ASSIGNED TASK: Word for word, restate the lines that run from the line containing "Создание дизайна для" to the last line of the records below.

(Excerpts from a dataset)
--------------------------------

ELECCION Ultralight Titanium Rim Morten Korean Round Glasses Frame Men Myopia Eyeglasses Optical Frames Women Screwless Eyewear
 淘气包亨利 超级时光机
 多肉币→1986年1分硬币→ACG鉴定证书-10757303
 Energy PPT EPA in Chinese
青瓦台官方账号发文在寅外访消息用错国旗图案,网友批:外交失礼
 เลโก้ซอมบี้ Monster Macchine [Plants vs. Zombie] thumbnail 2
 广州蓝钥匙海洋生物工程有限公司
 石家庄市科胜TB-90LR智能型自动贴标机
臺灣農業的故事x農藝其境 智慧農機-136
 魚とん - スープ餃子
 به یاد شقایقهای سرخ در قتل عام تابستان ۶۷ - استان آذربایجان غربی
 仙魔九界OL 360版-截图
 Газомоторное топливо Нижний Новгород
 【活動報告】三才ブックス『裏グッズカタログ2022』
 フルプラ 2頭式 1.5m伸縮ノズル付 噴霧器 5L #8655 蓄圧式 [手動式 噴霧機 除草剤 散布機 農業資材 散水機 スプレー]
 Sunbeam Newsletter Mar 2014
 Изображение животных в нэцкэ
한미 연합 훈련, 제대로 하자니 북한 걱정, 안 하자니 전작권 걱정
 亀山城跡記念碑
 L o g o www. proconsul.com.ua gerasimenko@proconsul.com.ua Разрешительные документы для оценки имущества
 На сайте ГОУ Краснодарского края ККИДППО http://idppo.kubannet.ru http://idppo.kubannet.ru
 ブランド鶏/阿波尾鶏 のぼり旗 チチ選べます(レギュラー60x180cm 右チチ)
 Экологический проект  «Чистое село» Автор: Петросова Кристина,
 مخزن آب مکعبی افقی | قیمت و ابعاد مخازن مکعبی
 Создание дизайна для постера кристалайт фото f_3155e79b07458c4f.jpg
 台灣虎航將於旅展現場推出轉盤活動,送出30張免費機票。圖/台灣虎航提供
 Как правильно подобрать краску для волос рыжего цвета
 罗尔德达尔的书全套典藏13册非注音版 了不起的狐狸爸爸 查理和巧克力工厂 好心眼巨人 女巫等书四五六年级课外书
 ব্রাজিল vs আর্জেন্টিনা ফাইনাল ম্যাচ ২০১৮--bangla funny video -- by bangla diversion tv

--------------------------------

SOLUTION:
 Создание дизайна для постера кристалайт фото f_3155e79b07458c4f.jpg
 台灣虎航將於旅展現場推出轉盤活動,送出30張免費機票。圖/台灣虎航提供
 Как правильно подобрать краску для волос рыжего цвета
 罗尔德达尔的书全套典藏13册非注音版 了不起的狐狸爸爸 查理和巧克力工厂 好心眼巨人 女巫等书四五六年级课外书
 ব্রাজিল vs আর্জেন্টিনা ফাইনাল ম্যাচ ২০১৮--bangla funny video -- by bangla diversion tv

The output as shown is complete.